- How would you characterize the relationship between Mathilde and Mary? They showed no sign of considering it surprising that two women should form such an intense bond, but can you find signs that the relationship challenged societal norms?
- The book’s title uses the term “radical” to describe Mathilde’s relationships, in part because they were unusual and in part because of her political goals. Do you think “radical” is a useful descriptor?
- The lives of Mathilde, Mary, and Fritz show that the U.S. Civil War was connected to developments in Europe and other continents. What connections can you identify? Does focusing on those connections persuade you that Americans should change the way they view the Civil War?
- The letters both discuss and embody the ways language connects to identity. What insights do they provide into how German Americans thought about the German language when they moved to the United States and interacted with Anglo-Americans? Do you think other groups of Americans who did not (or do not) speak English well would have had similar feelings to Mathilde?
- In the letter Mathilde refers to various places as “home.” Can someone have more than one home? What would you conclude about her idea of home?
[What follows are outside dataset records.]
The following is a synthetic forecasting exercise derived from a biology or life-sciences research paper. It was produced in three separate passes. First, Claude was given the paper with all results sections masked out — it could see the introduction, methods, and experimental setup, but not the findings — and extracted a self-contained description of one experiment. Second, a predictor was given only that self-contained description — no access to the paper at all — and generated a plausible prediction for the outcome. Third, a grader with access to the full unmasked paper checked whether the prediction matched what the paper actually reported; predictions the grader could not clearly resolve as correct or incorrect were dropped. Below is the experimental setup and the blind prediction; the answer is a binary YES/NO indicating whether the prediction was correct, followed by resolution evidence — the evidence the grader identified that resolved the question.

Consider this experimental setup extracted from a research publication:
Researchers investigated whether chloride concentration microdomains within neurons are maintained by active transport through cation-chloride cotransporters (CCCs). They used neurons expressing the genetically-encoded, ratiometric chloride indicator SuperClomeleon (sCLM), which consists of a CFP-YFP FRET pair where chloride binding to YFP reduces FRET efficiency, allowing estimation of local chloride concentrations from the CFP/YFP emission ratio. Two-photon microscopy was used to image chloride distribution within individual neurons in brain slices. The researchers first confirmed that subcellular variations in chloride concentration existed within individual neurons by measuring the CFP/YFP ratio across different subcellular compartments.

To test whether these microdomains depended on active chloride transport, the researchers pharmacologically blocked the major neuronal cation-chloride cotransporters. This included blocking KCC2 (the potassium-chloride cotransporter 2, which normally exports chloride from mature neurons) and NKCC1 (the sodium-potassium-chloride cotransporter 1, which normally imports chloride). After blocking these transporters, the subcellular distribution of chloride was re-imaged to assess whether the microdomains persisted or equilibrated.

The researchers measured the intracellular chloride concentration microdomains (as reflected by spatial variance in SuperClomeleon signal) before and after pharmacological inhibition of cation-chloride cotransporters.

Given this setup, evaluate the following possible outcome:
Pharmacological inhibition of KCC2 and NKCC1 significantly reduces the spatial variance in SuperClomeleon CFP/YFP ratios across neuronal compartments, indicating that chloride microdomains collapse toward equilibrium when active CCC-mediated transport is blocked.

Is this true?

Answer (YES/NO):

- When Mathilde and Mary lived in Zürich they were very poor, but they mixed with wealthier people and expected to be able to provide their children with certain opportunities. How would you describe their class position? How did gender, race, and ethnicity affect the household’s class status?
- Mathilde and Mary focus a lot on their children, but how do you think the children themselves would have described the years between 1859 and 1865? You might consider Hertha, Percy, and Lillian, as well as Fanny or Mary Ella.